● Exercise prompt: Output, exactly as written, the lines below from the one that has "Pour le 13e" through the one that has "Vruchten van kalk"; nothing else, and no pictures.

● Data extracts:
- - -
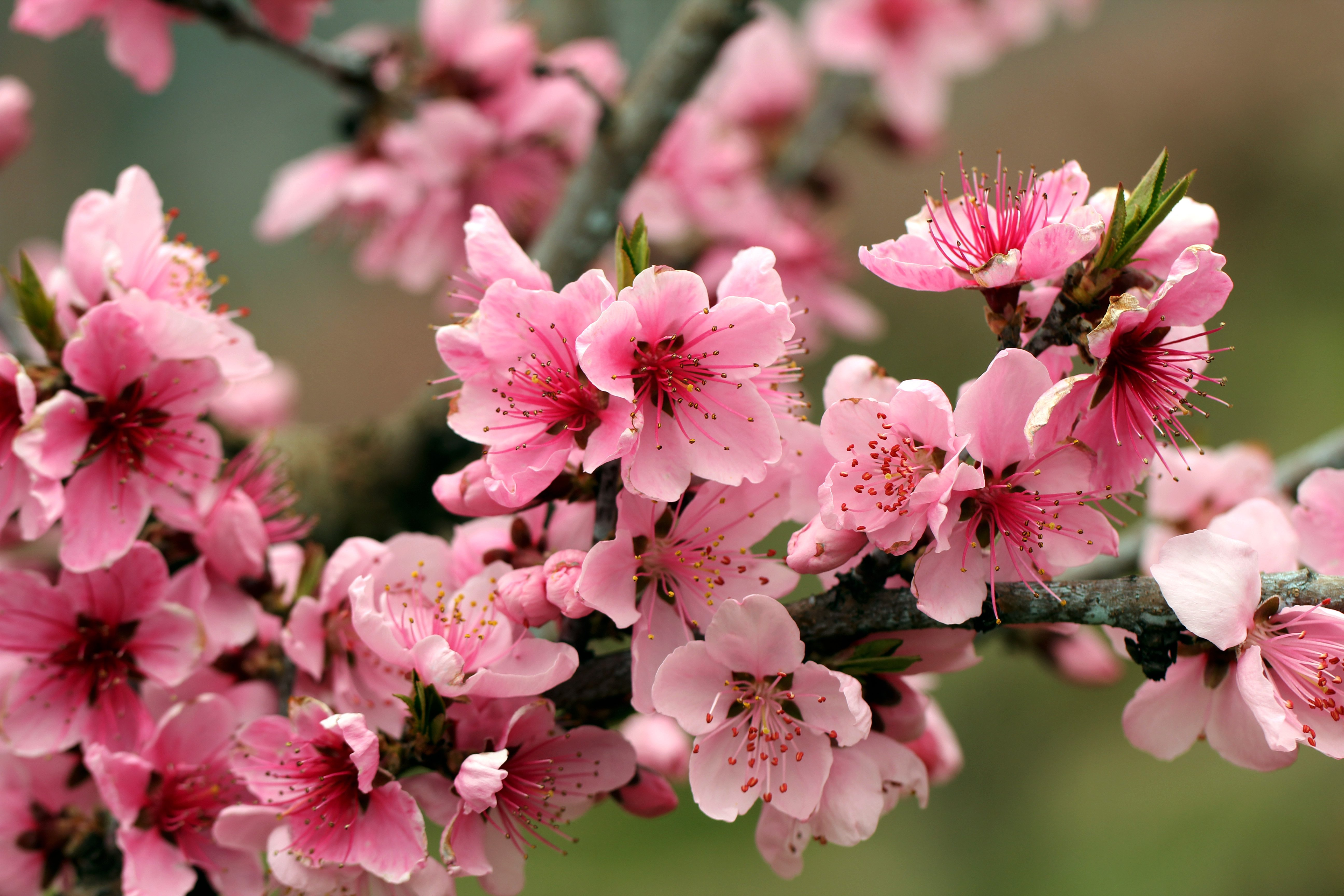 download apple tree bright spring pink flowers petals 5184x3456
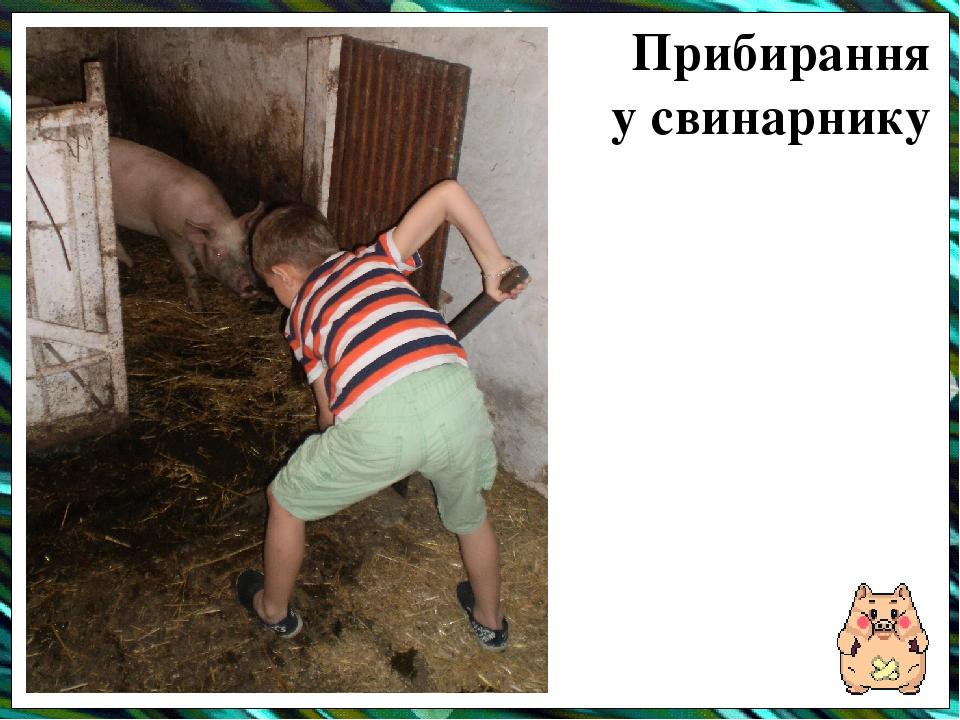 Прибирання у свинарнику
- - -
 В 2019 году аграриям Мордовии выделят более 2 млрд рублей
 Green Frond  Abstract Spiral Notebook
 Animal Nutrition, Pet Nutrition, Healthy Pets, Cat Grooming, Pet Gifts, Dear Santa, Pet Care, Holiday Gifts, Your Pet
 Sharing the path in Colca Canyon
- - -
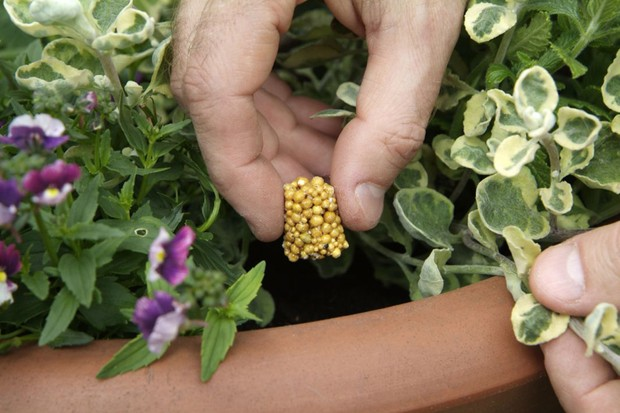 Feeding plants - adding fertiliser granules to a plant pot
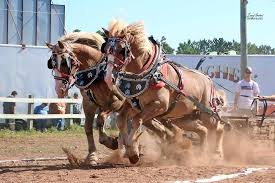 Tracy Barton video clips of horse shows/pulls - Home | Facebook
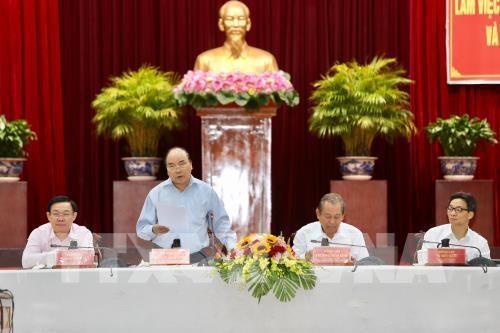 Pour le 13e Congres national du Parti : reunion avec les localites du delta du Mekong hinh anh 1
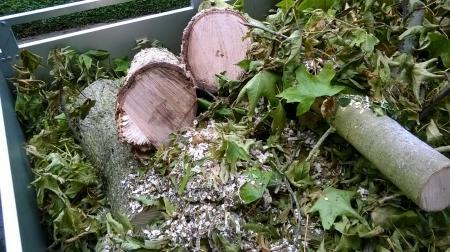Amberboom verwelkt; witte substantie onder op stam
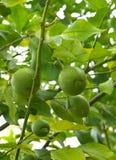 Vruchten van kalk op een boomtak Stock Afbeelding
- - -
● Reply:
 Pour le 13e Congres national du Parti : reunion avec les localites du delta du Mekong hinh anh 1
Amberboom verwelkt; witte substantie onder op stam
 Vruchten van kalk op een boomtak Stock Afbeelding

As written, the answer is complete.